◆ SET TASKS ◆
[1] Duplicate the part of the holiday cybercrime interview that opens with the words containing "Thanksgiving to Black" and closes with "hour by hour.".
[2] In the holiday cybercrime interview, which stretch of the year does Chloe Maraina map risks for?
[3] List every theme that the holiday cybercrime interview says the conversation includes.

◆ TEXT SEGMENT ◆
↓↓↓

Are Holidays Cybercriminals’ Favorite Time to Strike?

Are Holidays Cybercriminals’ Favorite Time to Strike?

Chloe Maraina blends business intelligence with frontline security operations in retail, turning noisy telemetry into clear, visual stories leaders can act on. She’s spent peak seasons translating threat intel into hour-by-hour playbooks, compressing detection-to-containment windows when staff is thin and stores are overflowing. In this conversation with Richard Lavaile, she maps the unique risks from Thanksgiving through the New Year, showing how data, drills, and disciplined access controls can keep ransomware and social engineers from turning a critical sales window into a crisis. Themes include off-hours encryption patterns, weekend staffing realities, recon detection at the edge, identity trust in motion, and sharpening SOC runbooks for the most distracting weeks of the year.

Thanksgiving to Black Friday kicks off a critical retail window. How does your threat model change that week, and what past holiday incidents shaped it? Walk me through one example with timelines, attacker steps, and the metrics you watched hour by hour.

↑↑↑

◆ RAW RECORDS ◆
↓↓↓

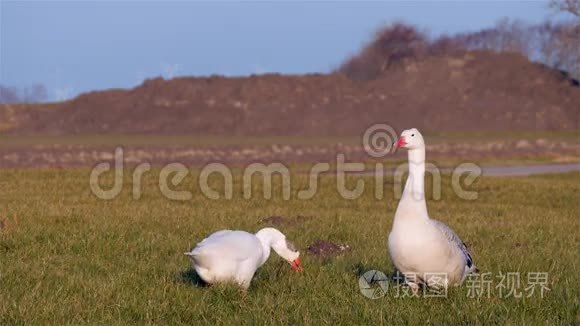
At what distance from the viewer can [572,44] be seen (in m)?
103

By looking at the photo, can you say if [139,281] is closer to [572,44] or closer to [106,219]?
[106,219]

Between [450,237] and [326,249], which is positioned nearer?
[450,237]

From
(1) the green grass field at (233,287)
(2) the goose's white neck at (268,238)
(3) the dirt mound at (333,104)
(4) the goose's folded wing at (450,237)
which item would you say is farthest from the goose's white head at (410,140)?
(3) the dirt mound at (333,104)

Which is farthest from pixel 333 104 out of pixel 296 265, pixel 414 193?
pixel 414 193

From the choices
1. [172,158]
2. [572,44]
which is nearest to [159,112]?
[172,158]

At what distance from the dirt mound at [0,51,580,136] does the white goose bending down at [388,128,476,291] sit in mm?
74273

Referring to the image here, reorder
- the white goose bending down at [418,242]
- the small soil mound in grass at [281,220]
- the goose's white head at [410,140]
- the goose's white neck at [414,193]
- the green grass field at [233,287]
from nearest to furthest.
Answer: the green grass field at [233,287], the white goose bending down at [418,242], the goose's white neck at [414,193], the goose's white head at [410,140], the small soil mound in grass at [281,220]

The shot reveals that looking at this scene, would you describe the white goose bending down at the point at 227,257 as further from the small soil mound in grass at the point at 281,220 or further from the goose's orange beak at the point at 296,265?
the small soil mound in grass at the point at 281,220

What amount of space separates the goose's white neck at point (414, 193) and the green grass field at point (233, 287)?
0.84m

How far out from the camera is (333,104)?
88.3m

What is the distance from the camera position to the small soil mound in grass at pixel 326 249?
11.1m

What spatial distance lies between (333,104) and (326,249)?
7741 cm

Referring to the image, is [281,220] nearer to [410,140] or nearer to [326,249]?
[326,249]

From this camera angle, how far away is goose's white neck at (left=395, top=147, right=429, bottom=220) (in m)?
8.15
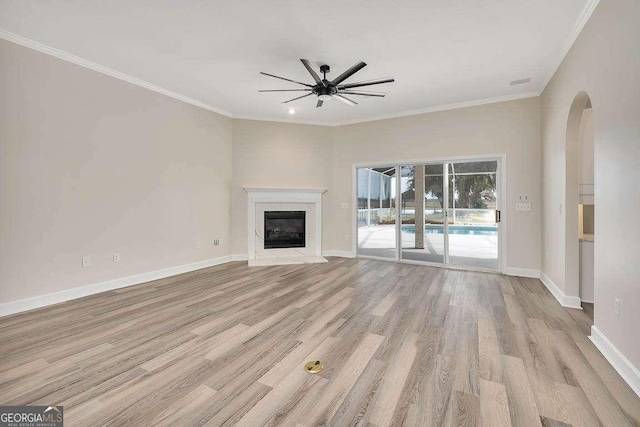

↑↑↑

◆ RESULTS ◆
[1]
Thanksgiving to Black Friday kicks off a critical retail window. How does your threat model change that week, and what past holiday incidents shaped it? Walk me through one example with timelines, attacker steps, and the metrics you watched hour by hour.

[2] From Thanksgiving through the New Year.

[3]
- Off-hours encryption patterns
- Weekend staffing realities
- Recon detection at the edge
- Identity trust in motion
- Sharpening SOC runbooks for the most distracting weeks of the year